Oleh:
Buana Fauzi Februari
Pemilih di TPS 020 Kelurahan Kemboja Kota Tanjungpinang
HINGAR bingar politik negeri ini pasca-penyelenggaraan Pemilu serentak tahun 2024 makin menjadi. Saat tulisan ini dibuat, sudah 30 jam berlalu dari proses penghitungan surat suara, yang rata-rata makan waktu lebih dari 12 jam, untuk masing-masing KPPS merekapitulasi hasil pencoblosan pemilih di TPS-nya.
Jadi meskipun saat ini hampir seluruh kotak suara telah bermigrasi dari TPS ke Panitia Pemungutan Suara (PPS) di tiap-tiap kelurahan, lalu setelah dipastikan lengkap sesuai jumlah TPS, diangkut ke gudang logistik Panitia Pemungutan Kecamatan (PPK) yang berada di kantor kecamatan. Ternyata ini baru persiapan akan terjadinya “ribut massal” rekapitulasi suara tingkat kecamatan.
Pada tahapan rekapitulasi suara tingkat kecamatan inilah perang adu kesaktian, eh, adu kesaksian terjadi. Setiap peserta pemilu baik dari unsur partai politik, perseorangan DPD maupun Paslon Capres Cawapres dipastikan hadir lengkap.
Berbeda jauh pada saat proses pemungutan suara dari pukul 07.00 WIB sampai pukul 13.00 WIB kursi saksi sebagian besar diduduki lalat dan nyamuk.
Beredar konten soal dugaan kecurangan Pemilu 2024 di sejumlah link sosial media. Para pemilik akun mengungkap sejumlah bukti dugaan kecurangan, saat proses rekapitulasi suara yang konon sudah menggunakan aplikasi sebagai alat bantu.

• **DATA TERKUMPUL**:

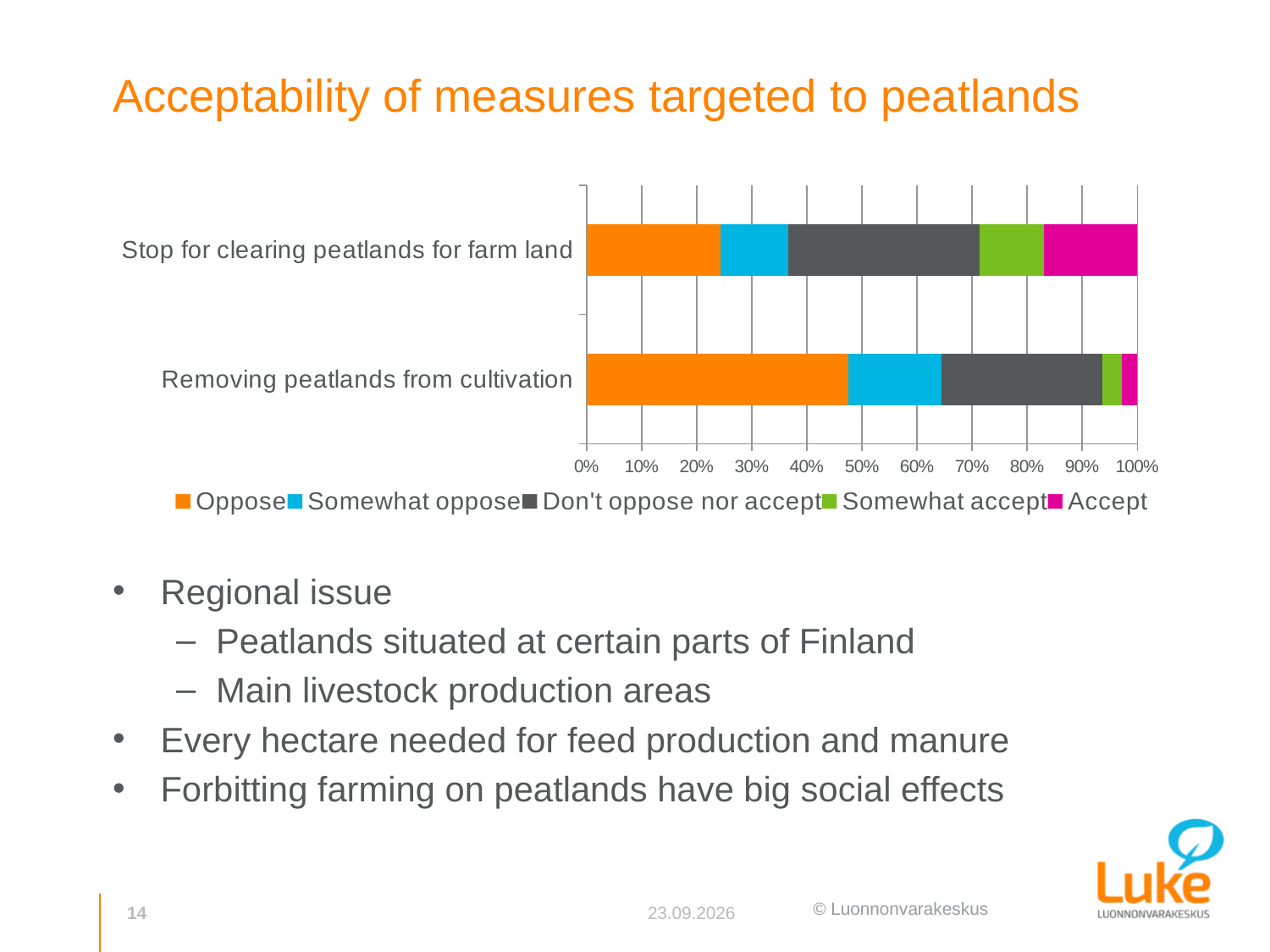
Is the 'Accept' share for 'Stop for clearing peatlands for farm land' greater or less than 10%? greater Is the 'Oppose' share for 'Stop for clearing peatlands for farm land' greater or less than 30%? less Is the 'Accept' share for 'Removing peatlands from cultivation' greater or less than 10%? less Which measure has the larger 'Accept' share: 'Stop for clearing peatlands for farm land' or 'Removing peatlands from cultivation'? Stop for clearing peatlands for farm land What kind of chart is shown on the slide? Stacked bar chart Which colour represents the 'Oppose' series in the chart? Orange How many categories (measures) are plotted in the chart? 2 What is the title of the slide containing the chart? Acceptability of measures targeted to peatlands How many series does the chart legend list? 5 Which measure has the larger 'Oppose' share: 'Stop for clearing peatlands for farm land' or 'Removing peatlands from cultivation'? Removing peatlands from cultivation Which measure has the larger 'Somewhat accept' share? Stop for clearing peatlands for farm land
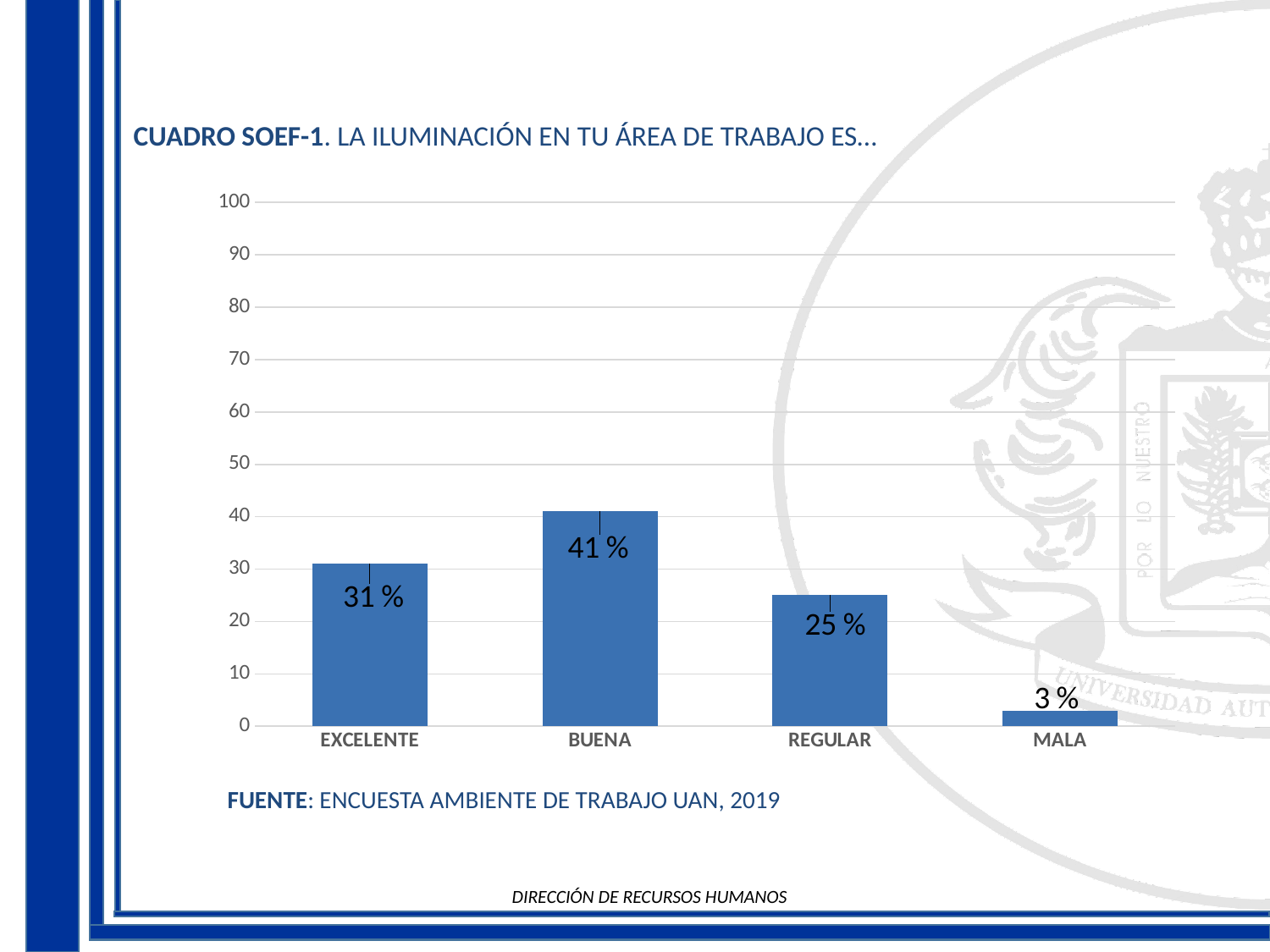
Which is larger, the value for EXCELENTE or the value for REGULAR? EXCELENTE How many categories are shown on the x axis? 4 What is the difference between the values for BUENA and EXCELENTE? 10 % What is the value for EXCELENTE? 31 % What is the value for REGULAR? 25 % What is the title of the chart? CUADRO SOEF-1. LA ILUMINACIÓN EN TU ÁREA DE TRABAJO ES… Which category has the highest value? BUENA Which category has the lowest value? MALA Is the value for REGULAR greater or less than 30? less What kind of chart is shown on the slide? bar chart What is the value for MALA? 3 % What is the value for BUENA? 41 %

• **BUTIR TUGAS 1**: Dalam teks tentang Pemilu 2024, mengapa pengangkutan kotak suara ke gudang logistik PPK disebut "baru persiapan"?
• **BUTIR TUGAS 2**: Tuliskan ulang kata demi kata bagian teks tentang Pemilu 2024, mulai dari "Pada tahapan rekapitulasi" sampai dengan "sebagai alat bantu.".

• **JAWABAN TUGAS 1**: Karena "ribut massal" yang sebenarnya baru akan terjadi pada rekapitulasi suara tingkat kecamatan. Pada tahap itulah terjadi adu kesaksian, dan setiap peserta pemilu, baik dari partai politik, perseorangan DPD, maupun Paslon Capres Cawapres, dipastikan hadir lengkap.

• **JAWABAN TUGAS 2**:
Pada tahapan rekapitulasi suara tingkat kecamatan inilah perang adu kesaktian, eh, adu kesaksian terjadi. Setiap peserta pemilu baik dari unsur partai politik, perseorangan DPD maupun Paslon Capres Cawapres dipastikan hadir lengkap.
Berbeda jauh pada saat proses pemungutan suara dari pukul 07.00 WIB sampai pukul 13.00 WIB kursi saksi sebagian besar diduduki lalat dan nyamuk.
Beredar konten soal dugaan kecurangan Pemilu 2024 di sejumlah link sosial media. Para pemilik akun mengungkap sejumlah bukti dugaan kecurangan, saat proses rekapitulasi suara yang konon sudah menggunakan aplikasi sebagai alat bantu.